In principal, the following steps were performed (Fig. 2):
(a)
The network was trained with a set of images and corresponding manual segmentations made by one reader (1st reader)
 
(b)
Technical evaluation was performed using another dataset with corresponding manual segmentations made by the same reader (1st reader)
 
(c)
Technical evaluation was repeated using 96 manual segmentations of another reader (2nd reader) who were manually acquired in the clinical study with 48 patients under d)
 
(d)
Clinical evaluation was performed in comparison with data previously generated by the 2nd reader.
 

Ad (a) training

The training set consisted of axial MR images from 222 participants (250 thighs: 202 left; 48 right) of OAI participants (male: 44%, age 65.5 ± 10.1 years, BMI 28.8 ± 4.8 kg/m2). In these, various muscle groups (i.e. quadriceps, hamstrings, adductors and sartorius), adipose tissue (i.e. subcutaneous fat [SCF], intermusclar fat [IMF]), and the femoral bone (including the cortex and the medulla) had been manually segmented to study the impact of pain [7, 8] and radiographic disease stage [42] on thigh muscle. The MR images had been acquired using a T1-weighted spin echo MRI sequence from the OAI (slice thickness 5 mm; in-plane resolution 0.98 mm; no inter-slice gap, repetition time 500 ms, echo time 10 ms) [15, 43] using a 3-T scanner (Siemens Trio, Siemens AG, Erlangen, Germany). Image acquisition encompassed 15 slices at a fixed distance from the distal femoral metaphysis [32]. Segmentation was performed at a single slice located at 33% of the femoral bone (from distal to proximal), the anatomical location that was consistently covered in all cases according to previously established criteria [44]. All MRI datasets were manually segmented by one reader (1st reader). Since both thighs are almost left–right symmetric, the right and left ones were mirrored to increase the number of training samples and randomly divided into a training set (N = 225 lefts and N = 225 right thighs) used to adjust the U-Net weights and into a validation set (N = 25 right and N = 25 left thighs) used to determine when to stop the training to avoid overfitting. Note that the validation set here is not used to evaluations, but only to determine when to stop the training.
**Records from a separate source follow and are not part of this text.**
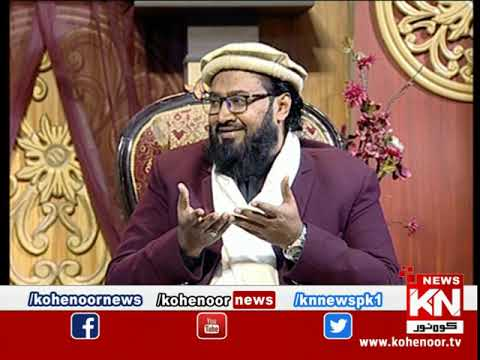 Program Raah -E- Falah 24 Jan 2021 | Kohenoor News Pakistan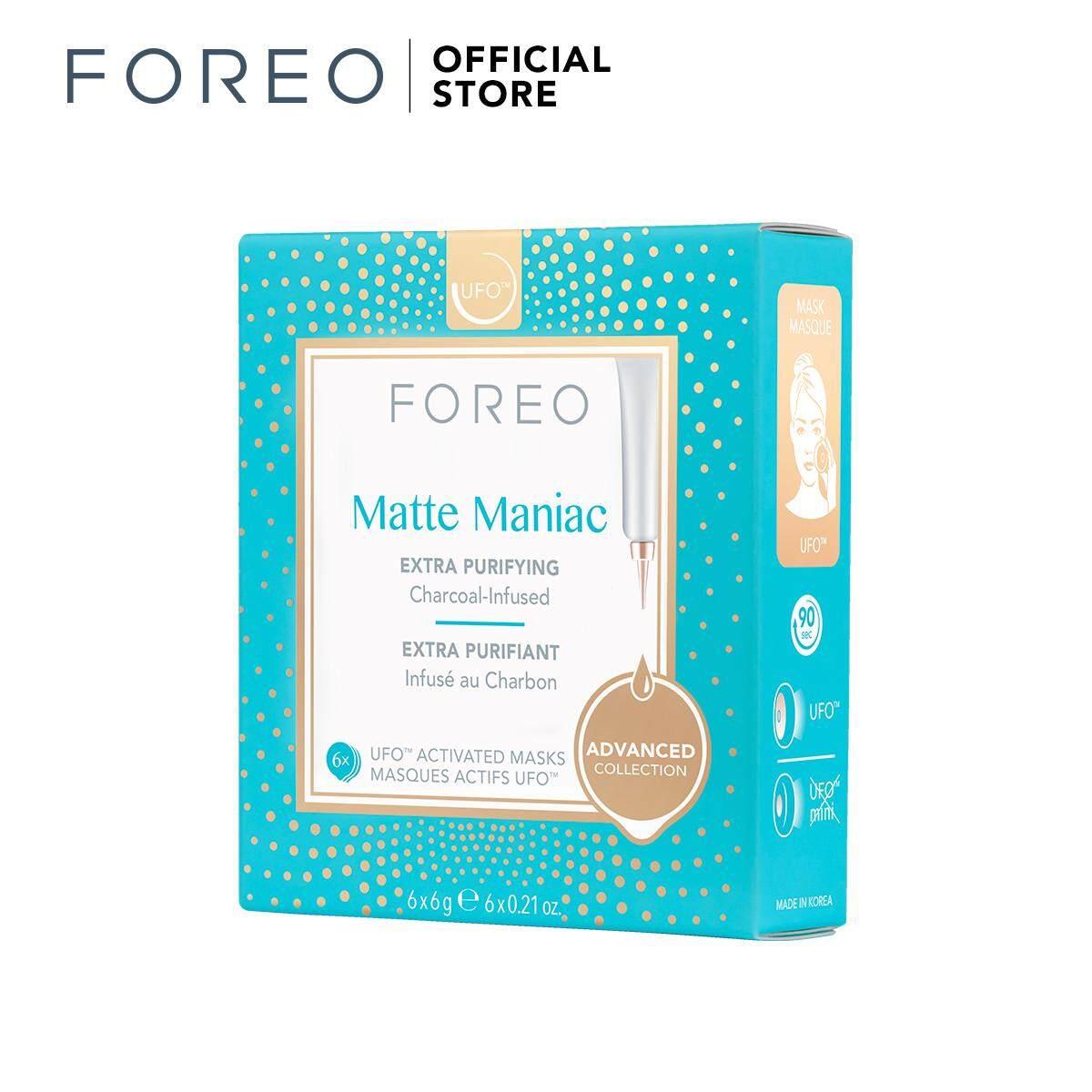 การใช้งาน  ระนอง FOREO UFO Masks Matte Maniac x 6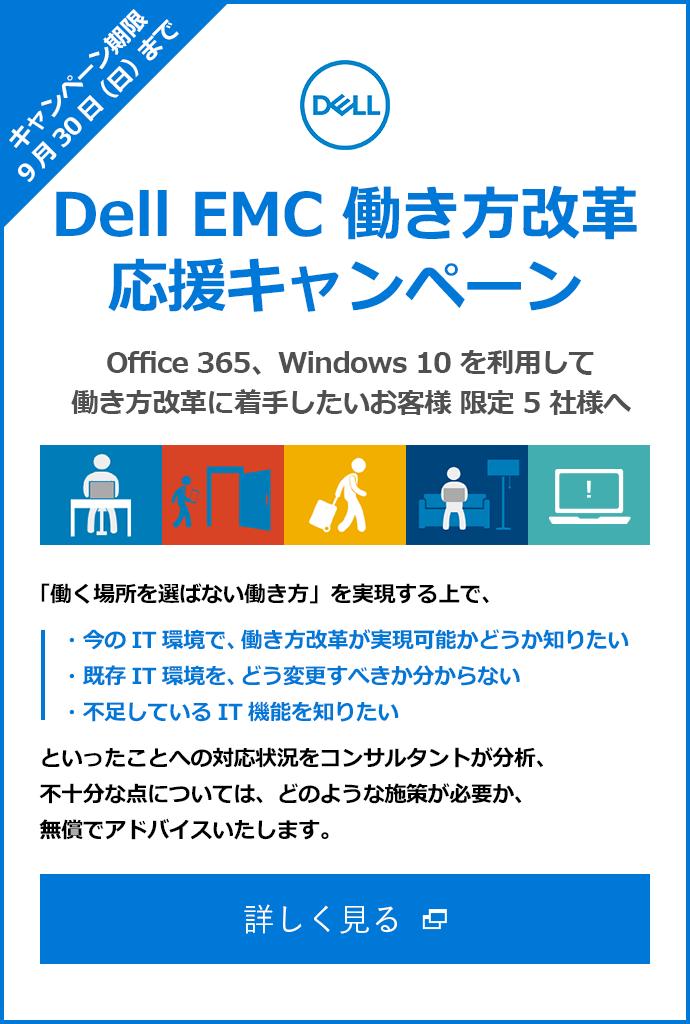 キャンペーン期間 9 月 30 日 (日) まで 先着5社様に無償でご提供! DellEMC 働き方改革応援キャンペーン「働く場所を選ばない働き方」を実現する上で、 今のIT環境で、働き方改革が実現可能かどうか知りたい 既存IT環境を、どう変更すべきか分からない 不足しているIT機能を知りたい といったことへの対応状況をコンサルタントが分析、不十分な点については、どのような施策が必要か、無償でアドバイスいたします。 詳しく見る / 新規ウィンドウで開きます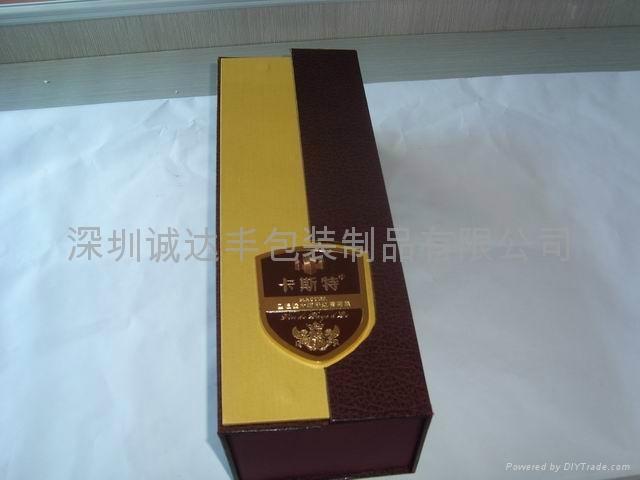 供應 紅酒盒 2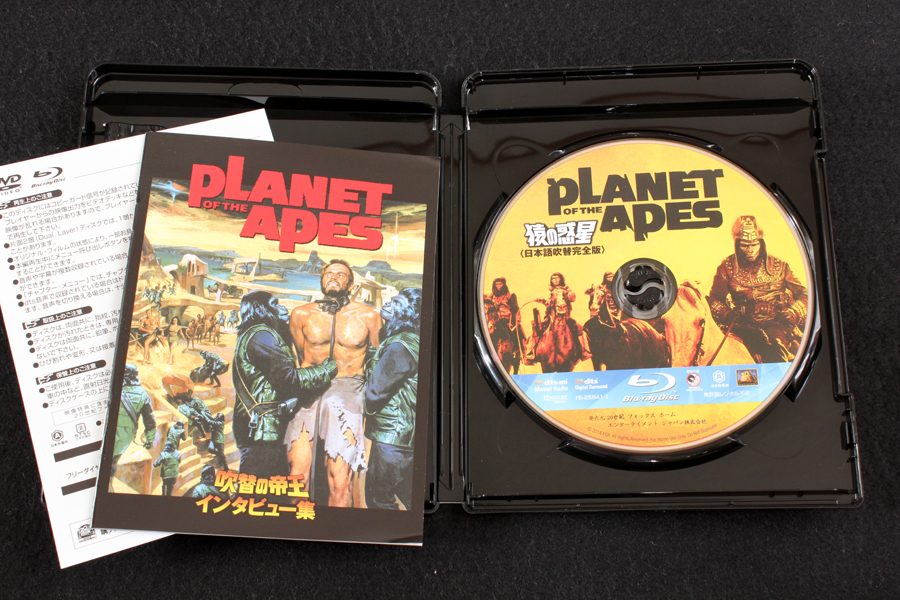 2014-09-03-Planet_of_the_Apes-DUB_BD-7.JPG
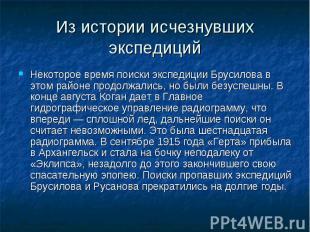 Из истории исчезнувших экспедиций Некоторое время поиски экспедиции Брусилова в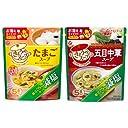 【 アマノフーズ フリーズドライ 】 減塩きょうのスープ 2種30食( 減塩たまごスープ 減塩中華 ) フリーズドライ ねぎ 5g付き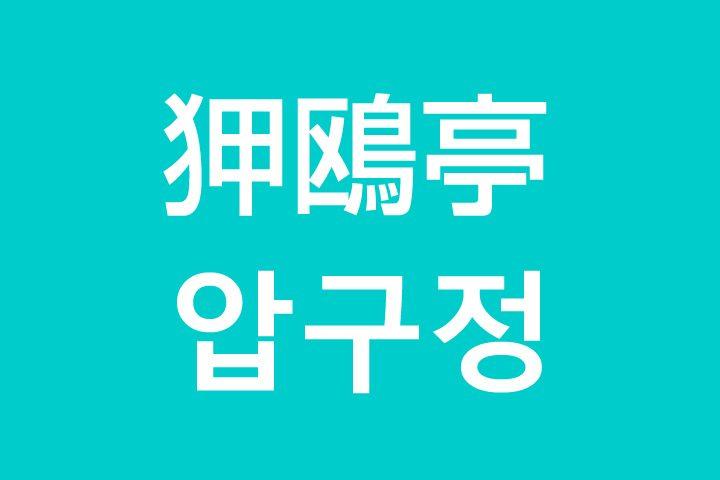「狎鴎亭(アックジョン)」を韓国語では?私は狎鴎亭に行きたいです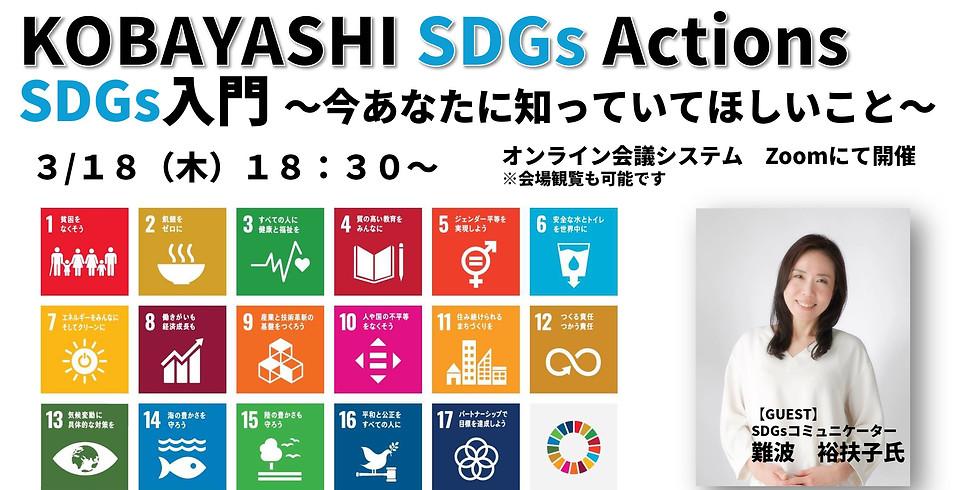 KOBAYASHI SDGs Action SDGs入門 〜今あなたに知っていてほしいこと〜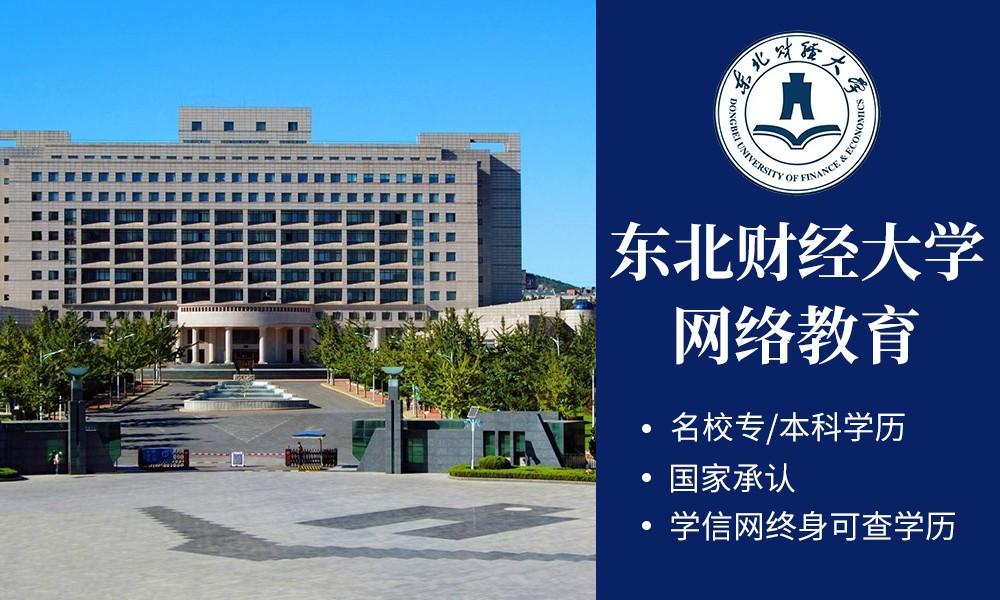 济南易学优东北财经大学网络教育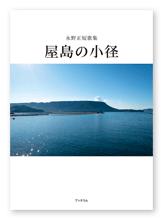 書籍画像「屋島の小径」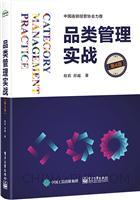 品类管理实战(第4版)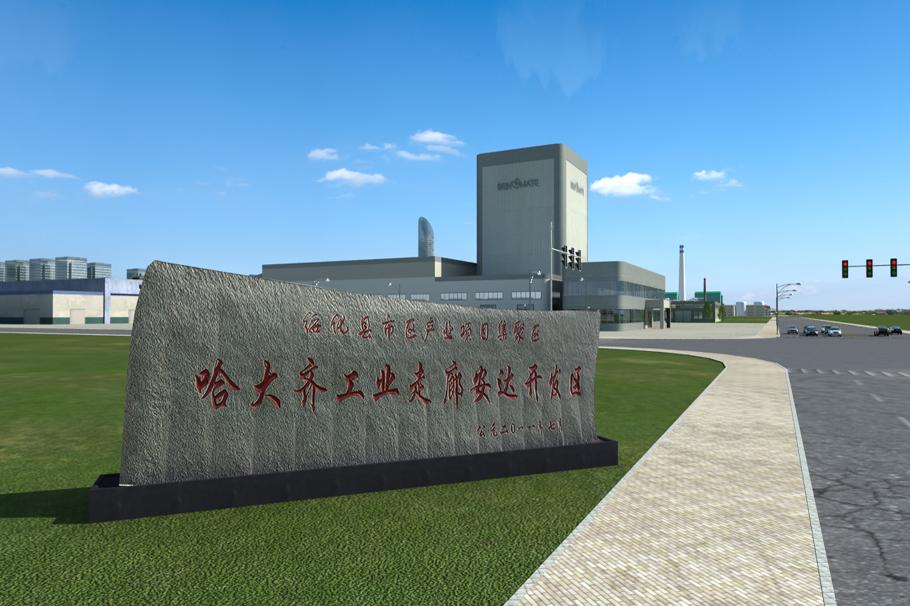 7哈大齐工业走廊安达开发区(改完).jpg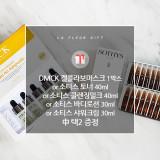 DMCK아크앰플+소티스수분앰플+사은품2개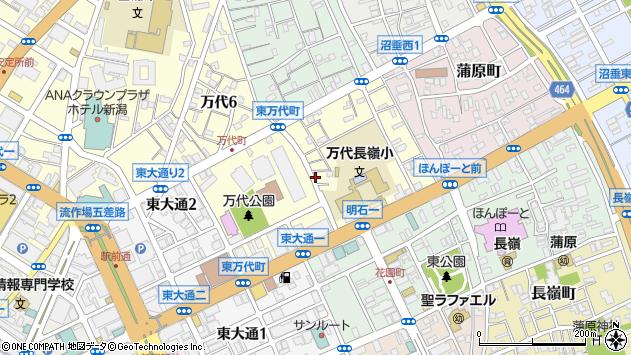 〒950-0082 新潟県新潟市中央区東万代町の地図
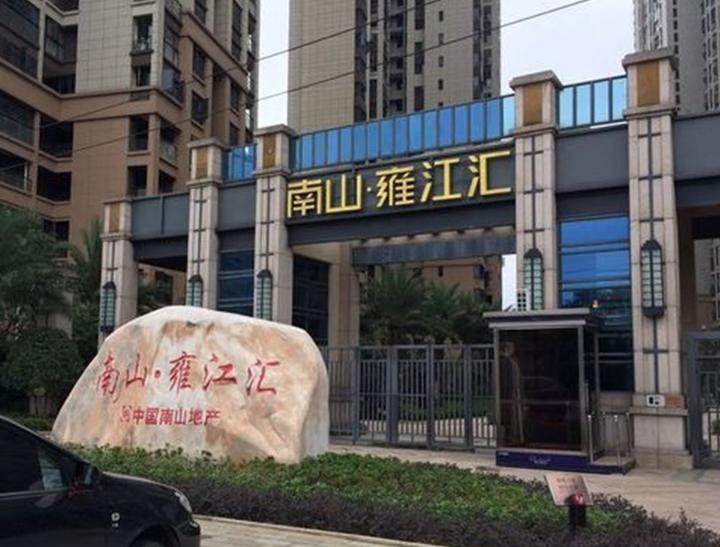 南山雍江汇竣工监理验收报告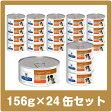 【送料無料】【ヒルズ】 犬猫用 a/d缶 24缶セット 156g×24缶ドッグフード キャットフード ad缶(並行輸入品/直輸入品)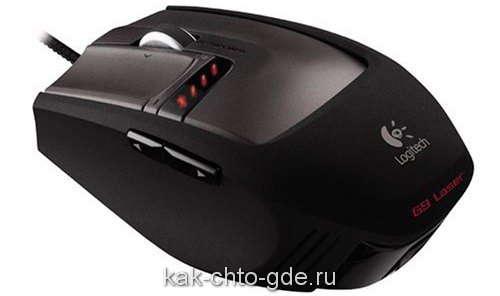 Игровая мышь Logitech_G9_Laser_Mouse Blac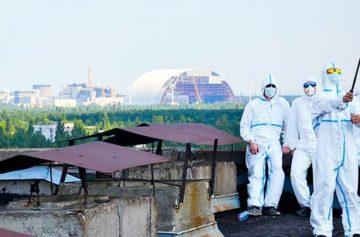фишки дня, День памяти Чернобыльской катастрофы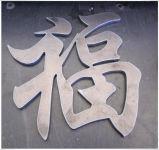 [كنك] طاولة نوع [كتّينغ مشن] مصل دمّ, [فلم كتّينغ مشن]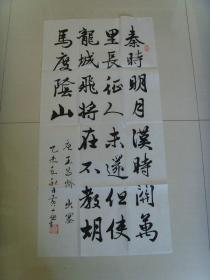 黄惠:书法:唐 王昌龄 出塞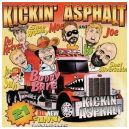 Kickin' Asphalt by Various Artists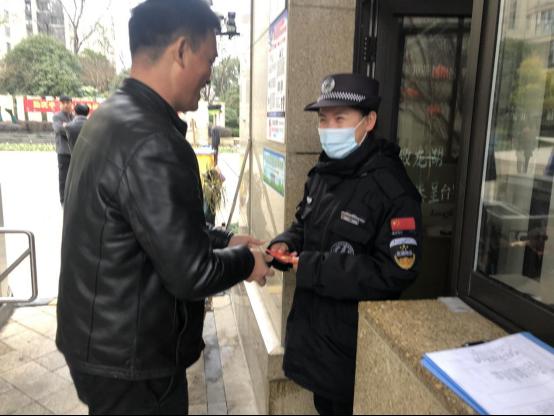 """2.龙湖智慧服务新春暖心举措为""""留浙过年""""温暖助力!(2)(1)941.png"""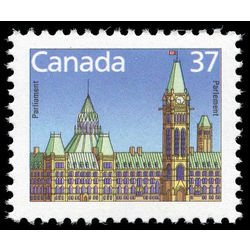 Canada stamp 1163bs houses of parliament 37 1988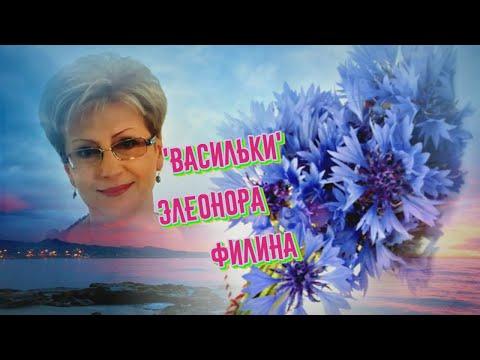 'Васильки' Элеонора Филина (Песни нашего двора)   «В нашу гавань заходили корабли», 1997 г.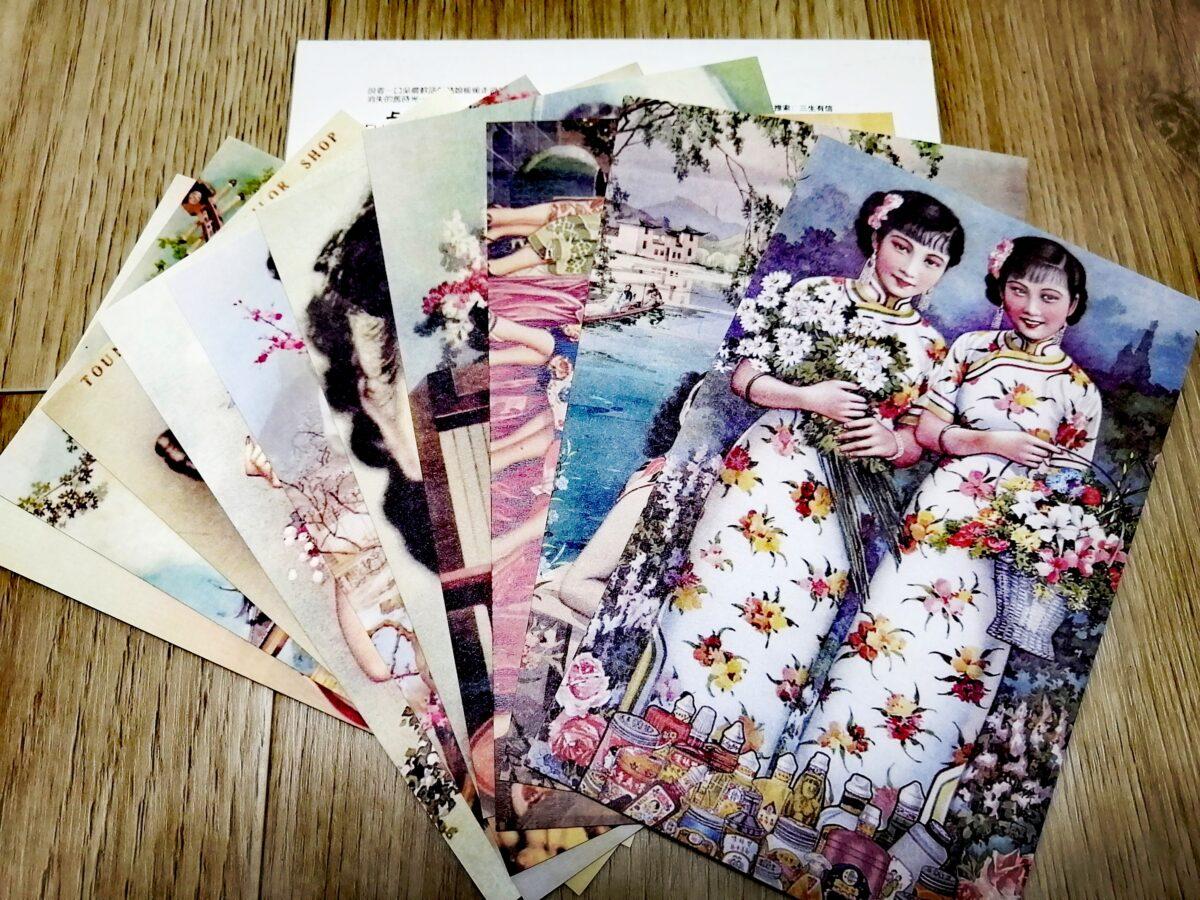 昔に学ぶ旗袍(チャイナドレス)のイラスト集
Ad (b) technical evaluation with data from the same reader

The trained U-Net segmentation method was first applied to ten previously manual-segmented MRI datasets from the OAI segmented by the same reader (1st reader) that were not part of the training and validation set.
To determine the agreement between manual (M) and the fully automated (A) technique, the segmentations were compared using three different metrics. First, the dice similarity coefficient (DSC) was determined to measure the pixel overlap between A and M, normalized to their respective size (Eq. 2). The DSC is commonly used to evaluate the agreement between segmentation methods and relates the overlap of the segmentations to the total area of the segmentations. It takes pixel misclassification more strongly into account in smaller areas compared to larger ones. Therefore the average symmetric surface distance (ASSD) and Haussdorf distance (HD) were also included: The ASSD was determined as an indicator of the average segmentation error by the average of all the distances from each pixel on the boundary \(b_{M}\) of M to the boundary \(b_{A}\) of A and vice versa (Eq. 3). Finally, we determined the HD as an indicator of the largest segmentation error measuring the maximal distance from a pixel in A to a nearest pixel in M (Eq. 4):
$$DSC\left( {M,A} \right) = 2\frac{{\left( {M \cap A} \right)}}{{\left( {M + A} \right)}}.$$
(2)
$$ASSD\left( {M,A} \right) = \frac{1}{{b_{M} + b_{A} }}\left( {\mathop \sum \limits_{{x{ \in }b_{M} }} d\left( {x,b_{A} } \right) + \mathop \sum \limits_{{y{ \in }b_{A} }} d\left( {y,b_{M} } \right)} \right).$$
(3)
$$HD\left( {M,A} \right) = max_{{x{ \in }M}} \left( {x,y} \right).$$
(4)

Ad (c) technical evaluation with data from another reader (2nd reader)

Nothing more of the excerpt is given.